Syrian state TV reports that Abu Bakr al-Baghdadi has been killed in a U.S. airstrike. However, this is an unreliable source (to say the least), and previous reports of his demise have been, as they say, greatly exaggerated. We shall see.

Afghanistan

 U.S. soldiers killed on June 10 are identified as Army Sergeant Eric M. Houck, 25, Sergeant William M. Bays, 29, and Corporal Dillon C. Baldridge, 22, all of the 101st Airborne based at Fort Campbell, Kentucky. CNN provides photographs and capsule biographies of the dead.
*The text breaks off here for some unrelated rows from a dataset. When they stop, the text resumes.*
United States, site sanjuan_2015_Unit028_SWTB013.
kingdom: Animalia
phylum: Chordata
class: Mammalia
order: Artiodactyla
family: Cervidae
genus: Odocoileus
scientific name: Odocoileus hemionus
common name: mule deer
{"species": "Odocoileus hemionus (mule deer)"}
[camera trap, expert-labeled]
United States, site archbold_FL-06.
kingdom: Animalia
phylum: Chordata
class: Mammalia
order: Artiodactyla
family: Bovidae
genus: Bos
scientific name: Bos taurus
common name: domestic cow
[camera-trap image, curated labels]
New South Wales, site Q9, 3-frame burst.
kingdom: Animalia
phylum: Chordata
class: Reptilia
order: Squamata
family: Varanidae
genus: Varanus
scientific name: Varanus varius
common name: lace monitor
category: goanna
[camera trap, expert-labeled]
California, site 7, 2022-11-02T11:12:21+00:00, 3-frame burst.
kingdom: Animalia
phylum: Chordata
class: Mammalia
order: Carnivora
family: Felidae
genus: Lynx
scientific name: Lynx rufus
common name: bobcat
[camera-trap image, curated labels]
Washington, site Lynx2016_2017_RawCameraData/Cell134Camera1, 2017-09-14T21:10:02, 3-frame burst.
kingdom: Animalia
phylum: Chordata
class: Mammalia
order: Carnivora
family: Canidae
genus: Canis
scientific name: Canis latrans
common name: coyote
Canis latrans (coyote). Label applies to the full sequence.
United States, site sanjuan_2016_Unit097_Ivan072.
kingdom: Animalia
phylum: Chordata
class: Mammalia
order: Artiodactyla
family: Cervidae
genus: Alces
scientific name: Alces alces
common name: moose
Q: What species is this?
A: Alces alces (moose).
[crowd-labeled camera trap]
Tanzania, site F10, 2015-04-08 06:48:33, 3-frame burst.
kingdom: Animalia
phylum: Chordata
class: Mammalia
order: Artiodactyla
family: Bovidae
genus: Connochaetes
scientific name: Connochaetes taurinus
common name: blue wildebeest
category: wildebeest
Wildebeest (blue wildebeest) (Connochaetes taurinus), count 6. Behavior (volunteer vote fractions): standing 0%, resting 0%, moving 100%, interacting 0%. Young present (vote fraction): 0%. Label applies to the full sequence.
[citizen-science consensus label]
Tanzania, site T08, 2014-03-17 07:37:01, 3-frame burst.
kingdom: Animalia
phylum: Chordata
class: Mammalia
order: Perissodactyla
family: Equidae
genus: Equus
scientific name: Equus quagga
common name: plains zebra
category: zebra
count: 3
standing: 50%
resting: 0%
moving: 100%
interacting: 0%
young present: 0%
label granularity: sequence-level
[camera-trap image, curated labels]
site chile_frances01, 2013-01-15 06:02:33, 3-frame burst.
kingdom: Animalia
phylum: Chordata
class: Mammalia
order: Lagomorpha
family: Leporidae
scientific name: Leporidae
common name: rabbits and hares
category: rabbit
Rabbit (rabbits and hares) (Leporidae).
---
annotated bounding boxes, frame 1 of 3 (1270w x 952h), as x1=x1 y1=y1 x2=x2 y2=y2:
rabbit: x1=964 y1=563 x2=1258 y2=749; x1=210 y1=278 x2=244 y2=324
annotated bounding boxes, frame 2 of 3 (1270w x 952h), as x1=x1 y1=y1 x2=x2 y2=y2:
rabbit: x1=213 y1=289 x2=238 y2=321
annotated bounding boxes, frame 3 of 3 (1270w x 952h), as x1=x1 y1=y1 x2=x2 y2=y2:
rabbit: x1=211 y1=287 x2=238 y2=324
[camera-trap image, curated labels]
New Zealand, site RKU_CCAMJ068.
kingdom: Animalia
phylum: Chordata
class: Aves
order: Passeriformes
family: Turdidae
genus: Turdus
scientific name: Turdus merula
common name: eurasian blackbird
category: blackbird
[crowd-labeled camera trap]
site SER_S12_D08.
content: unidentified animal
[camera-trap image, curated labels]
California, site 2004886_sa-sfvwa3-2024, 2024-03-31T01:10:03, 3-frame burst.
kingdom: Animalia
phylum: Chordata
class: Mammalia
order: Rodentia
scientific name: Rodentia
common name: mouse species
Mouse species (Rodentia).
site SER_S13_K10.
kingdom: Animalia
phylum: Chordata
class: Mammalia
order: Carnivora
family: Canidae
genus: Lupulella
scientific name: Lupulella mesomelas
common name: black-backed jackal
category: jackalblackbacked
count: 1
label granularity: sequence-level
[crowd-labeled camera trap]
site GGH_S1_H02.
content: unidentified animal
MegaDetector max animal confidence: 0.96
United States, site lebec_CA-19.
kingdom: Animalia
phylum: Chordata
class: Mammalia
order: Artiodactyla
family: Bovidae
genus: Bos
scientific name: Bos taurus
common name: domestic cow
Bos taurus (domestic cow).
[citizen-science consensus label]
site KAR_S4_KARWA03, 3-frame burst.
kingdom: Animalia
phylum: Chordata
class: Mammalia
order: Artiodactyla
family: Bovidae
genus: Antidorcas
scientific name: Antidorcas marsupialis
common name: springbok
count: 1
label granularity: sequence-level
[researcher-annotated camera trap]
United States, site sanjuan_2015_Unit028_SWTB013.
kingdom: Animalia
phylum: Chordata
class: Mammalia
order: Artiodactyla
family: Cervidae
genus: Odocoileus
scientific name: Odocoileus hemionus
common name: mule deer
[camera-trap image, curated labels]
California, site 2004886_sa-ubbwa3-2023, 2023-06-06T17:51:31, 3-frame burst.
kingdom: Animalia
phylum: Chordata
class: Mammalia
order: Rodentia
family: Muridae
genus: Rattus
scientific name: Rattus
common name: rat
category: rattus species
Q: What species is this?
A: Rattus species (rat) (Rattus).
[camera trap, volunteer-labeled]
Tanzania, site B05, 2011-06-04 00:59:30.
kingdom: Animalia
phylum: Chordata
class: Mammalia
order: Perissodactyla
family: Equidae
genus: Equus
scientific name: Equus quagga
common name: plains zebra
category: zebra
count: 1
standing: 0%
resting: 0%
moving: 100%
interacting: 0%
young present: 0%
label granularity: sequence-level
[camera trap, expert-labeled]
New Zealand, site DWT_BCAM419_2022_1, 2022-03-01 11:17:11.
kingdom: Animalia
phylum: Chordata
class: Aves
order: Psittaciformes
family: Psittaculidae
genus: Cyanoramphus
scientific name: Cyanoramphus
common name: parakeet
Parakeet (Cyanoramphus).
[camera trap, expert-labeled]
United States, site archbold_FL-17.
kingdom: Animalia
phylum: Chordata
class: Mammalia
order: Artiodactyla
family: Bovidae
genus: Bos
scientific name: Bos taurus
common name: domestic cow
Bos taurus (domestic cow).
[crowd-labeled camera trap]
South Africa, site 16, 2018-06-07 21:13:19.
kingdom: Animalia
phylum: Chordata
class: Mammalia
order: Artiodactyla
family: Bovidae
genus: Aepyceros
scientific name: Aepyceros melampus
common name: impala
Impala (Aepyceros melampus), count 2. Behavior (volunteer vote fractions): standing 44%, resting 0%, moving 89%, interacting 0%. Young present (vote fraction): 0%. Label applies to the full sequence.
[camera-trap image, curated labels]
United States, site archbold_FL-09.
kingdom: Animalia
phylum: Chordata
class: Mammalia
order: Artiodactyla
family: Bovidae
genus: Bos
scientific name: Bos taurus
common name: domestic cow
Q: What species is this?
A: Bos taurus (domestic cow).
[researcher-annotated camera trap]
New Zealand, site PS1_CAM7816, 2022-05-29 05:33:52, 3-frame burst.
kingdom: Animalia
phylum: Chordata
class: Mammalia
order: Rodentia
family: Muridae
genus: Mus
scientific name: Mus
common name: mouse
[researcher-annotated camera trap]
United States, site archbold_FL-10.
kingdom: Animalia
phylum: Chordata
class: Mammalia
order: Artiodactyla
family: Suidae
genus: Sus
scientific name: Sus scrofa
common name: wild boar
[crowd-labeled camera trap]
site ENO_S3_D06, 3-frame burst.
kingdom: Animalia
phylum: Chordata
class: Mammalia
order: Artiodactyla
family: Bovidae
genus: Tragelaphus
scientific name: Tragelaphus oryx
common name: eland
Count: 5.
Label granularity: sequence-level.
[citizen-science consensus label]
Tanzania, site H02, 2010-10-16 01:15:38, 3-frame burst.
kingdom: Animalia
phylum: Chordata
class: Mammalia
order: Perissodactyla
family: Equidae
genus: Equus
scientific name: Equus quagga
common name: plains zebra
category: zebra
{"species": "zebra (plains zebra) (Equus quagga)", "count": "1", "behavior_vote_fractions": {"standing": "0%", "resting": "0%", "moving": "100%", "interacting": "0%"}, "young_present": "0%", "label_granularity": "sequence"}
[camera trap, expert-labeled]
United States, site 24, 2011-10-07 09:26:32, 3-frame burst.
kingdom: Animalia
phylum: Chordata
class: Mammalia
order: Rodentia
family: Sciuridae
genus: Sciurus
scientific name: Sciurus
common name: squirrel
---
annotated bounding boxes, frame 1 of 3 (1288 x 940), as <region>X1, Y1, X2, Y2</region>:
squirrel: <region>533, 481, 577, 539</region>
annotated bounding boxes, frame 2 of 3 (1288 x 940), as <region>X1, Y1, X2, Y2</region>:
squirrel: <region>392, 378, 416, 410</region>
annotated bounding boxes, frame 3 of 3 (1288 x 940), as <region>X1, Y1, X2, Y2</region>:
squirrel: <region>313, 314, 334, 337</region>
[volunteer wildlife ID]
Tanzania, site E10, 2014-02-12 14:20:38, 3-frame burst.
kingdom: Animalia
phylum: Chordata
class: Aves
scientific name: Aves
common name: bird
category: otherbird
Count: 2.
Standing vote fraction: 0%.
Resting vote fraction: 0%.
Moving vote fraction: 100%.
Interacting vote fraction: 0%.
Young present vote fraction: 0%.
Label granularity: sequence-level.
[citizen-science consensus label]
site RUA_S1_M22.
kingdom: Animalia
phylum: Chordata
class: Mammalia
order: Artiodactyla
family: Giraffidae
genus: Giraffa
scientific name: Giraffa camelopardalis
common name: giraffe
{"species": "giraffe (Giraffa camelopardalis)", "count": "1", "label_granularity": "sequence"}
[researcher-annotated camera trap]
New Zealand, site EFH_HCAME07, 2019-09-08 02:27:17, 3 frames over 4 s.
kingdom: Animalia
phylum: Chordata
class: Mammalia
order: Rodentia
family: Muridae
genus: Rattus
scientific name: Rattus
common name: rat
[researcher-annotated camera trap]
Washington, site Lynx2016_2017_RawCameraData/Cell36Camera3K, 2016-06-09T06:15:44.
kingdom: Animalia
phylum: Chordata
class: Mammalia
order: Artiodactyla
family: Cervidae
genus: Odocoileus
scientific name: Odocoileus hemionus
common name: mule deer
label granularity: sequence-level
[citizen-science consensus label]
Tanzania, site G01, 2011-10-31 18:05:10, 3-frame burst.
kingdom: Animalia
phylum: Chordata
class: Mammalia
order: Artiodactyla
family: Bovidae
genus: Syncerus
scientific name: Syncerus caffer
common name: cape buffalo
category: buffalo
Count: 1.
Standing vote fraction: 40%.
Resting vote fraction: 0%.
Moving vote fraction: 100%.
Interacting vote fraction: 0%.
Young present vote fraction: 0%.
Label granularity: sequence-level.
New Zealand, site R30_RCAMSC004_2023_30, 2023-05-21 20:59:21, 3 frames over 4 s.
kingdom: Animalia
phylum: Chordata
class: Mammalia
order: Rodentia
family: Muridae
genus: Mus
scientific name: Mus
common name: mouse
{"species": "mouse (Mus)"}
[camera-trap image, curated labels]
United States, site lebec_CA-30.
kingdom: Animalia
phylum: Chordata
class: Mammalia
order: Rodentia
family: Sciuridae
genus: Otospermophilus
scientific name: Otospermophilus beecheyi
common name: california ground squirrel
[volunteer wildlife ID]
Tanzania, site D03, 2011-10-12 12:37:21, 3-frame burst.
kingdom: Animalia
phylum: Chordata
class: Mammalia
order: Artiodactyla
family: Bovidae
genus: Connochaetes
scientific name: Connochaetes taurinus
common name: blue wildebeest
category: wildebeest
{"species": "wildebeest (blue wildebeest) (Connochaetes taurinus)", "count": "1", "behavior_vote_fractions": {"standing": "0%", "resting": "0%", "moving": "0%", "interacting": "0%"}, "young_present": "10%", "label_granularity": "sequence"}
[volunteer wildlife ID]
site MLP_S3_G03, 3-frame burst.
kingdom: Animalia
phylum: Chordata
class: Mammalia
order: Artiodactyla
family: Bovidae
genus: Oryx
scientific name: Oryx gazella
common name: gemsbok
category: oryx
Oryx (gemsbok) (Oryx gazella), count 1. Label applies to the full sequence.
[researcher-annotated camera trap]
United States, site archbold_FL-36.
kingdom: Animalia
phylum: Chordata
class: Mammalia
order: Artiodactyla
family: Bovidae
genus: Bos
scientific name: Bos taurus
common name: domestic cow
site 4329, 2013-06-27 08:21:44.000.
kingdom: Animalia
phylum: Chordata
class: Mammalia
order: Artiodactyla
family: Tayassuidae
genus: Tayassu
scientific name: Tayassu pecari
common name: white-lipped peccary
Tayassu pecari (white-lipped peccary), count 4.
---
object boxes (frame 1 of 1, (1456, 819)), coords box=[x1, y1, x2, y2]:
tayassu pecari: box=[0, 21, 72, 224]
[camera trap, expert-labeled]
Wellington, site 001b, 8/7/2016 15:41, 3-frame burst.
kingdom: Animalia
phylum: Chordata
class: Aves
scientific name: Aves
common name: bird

Mad Dog says he will propose an Afghanistan strategy to the President "very soon."  There are indications this will include deploying additional troops to the country.

Several Afghan army personnel are sentenced to prison in relation to the disastrous Taliban attack on an army base in Balkh in April. Here is some information from TOLO about the Shaheen 29 army corps.

U.S. troops accused of killing 3 civilians by "indiscriminate fire"  in Nangarhar after an IED attack on their vehicle, in which no U.S. personnel were injured.